Un seul souverain, parmi les princes d’Europe, avait obtenu d’être lui-même légat du pape, de manière à pouvoir aussi diriger ses prêtres et se soustraire ainsi à leurs continuelles interventions : cet habile diplomate fut le comte normand Roger, le conquérant de la Sicile sur les Mahométans ; et le pape qui lui accorda ce privilège capital fut le fanatique Urbain II, si zélé pour les croisades. La monarchie de Sicile acquit ainsi un droit d’autonomie ecclésiastique, objet d’envie pour les autres États, et put échapper au chaos produit par le conflit des deux pouvoirs en lutte. Nulle part les diverses formes de civilisation, bysantine et arabe, chrétienne et mahométane, ne se marièrent d’une façon plus intime que dans la Sicile, laboratoire politique resté longtemps ignoré des historiens malgré l’importance réelle qu’il acquit dans le mouvement des idées européennes[2].

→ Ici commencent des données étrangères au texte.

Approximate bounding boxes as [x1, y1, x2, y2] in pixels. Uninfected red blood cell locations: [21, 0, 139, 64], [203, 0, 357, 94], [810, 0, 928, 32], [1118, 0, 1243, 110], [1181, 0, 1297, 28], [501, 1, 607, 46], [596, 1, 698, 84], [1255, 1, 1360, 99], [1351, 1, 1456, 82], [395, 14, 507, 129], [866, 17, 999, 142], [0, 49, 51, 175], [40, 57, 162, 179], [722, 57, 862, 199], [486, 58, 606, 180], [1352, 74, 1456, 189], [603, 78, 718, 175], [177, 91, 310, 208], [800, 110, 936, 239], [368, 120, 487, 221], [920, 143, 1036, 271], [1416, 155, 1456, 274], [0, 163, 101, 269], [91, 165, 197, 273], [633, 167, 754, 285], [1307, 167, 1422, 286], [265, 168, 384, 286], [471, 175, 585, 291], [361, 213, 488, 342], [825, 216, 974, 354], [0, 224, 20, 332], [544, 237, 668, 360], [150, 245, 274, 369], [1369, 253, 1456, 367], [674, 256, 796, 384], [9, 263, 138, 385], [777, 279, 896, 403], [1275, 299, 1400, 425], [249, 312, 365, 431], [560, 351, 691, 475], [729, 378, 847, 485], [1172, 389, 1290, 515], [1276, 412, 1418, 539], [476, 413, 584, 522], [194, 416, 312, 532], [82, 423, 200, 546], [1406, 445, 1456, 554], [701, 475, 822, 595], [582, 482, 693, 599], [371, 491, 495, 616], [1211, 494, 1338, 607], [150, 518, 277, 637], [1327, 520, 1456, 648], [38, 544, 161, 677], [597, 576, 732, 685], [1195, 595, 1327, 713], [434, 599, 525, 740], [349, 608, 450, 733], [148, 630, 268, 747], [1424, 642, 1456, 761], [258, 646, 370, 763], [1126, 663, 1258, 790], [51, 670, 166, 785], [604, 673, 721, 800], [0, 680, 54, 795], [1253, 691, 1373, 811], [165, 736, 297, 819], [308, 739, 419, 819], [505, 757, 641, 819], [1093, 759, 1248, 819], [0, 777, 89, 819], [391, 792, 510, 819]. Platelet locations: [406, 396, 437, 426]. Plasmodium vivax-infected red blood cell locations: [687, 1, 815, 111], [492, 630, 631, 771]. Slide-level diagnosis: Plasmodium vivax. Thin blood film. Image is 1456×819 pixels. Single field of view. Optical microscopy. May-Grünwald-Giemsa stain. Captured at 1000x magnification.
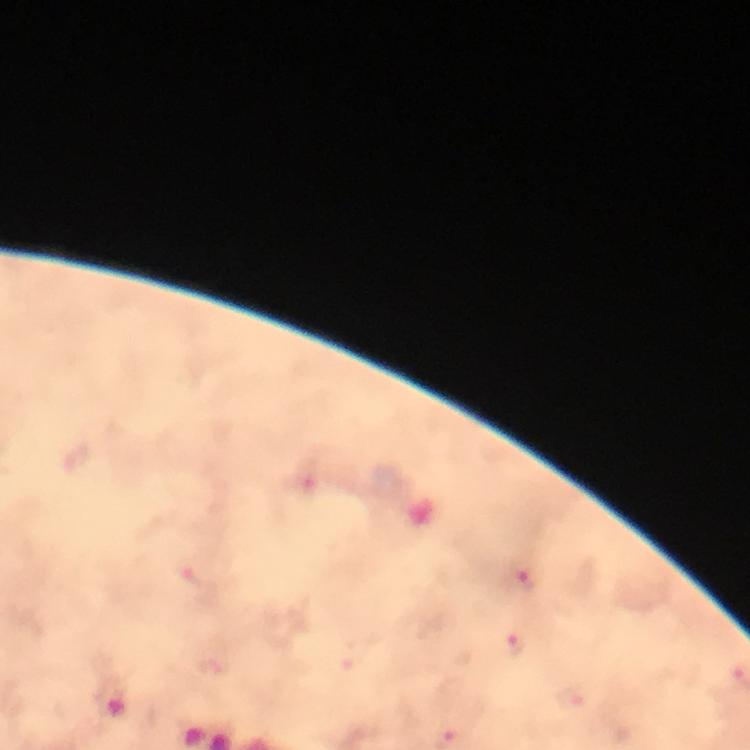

Si le but poursuivi par les deux pouvoirs rivaux était bien le même, l’un et l’autre avaient à leur service des armes différentes et employaient un langage particulier. Le pape, fort de l’adhésion que ses ennemis eux-mêmes donnaient en toute ignorance à la légitimité de son vicariat divin, avait le droit de formuler ses revendications en paroles mystiques, que l’on écoutait avec un effroi religieux, comme si sa voix descendait du ciel, tandis que les rois et les barons

  1. Voltaire, Essai sur les Mœurs, t. I, ch. xli.
  2. Ernest Nys, Le Développement économique et l’Histoire, p. 8.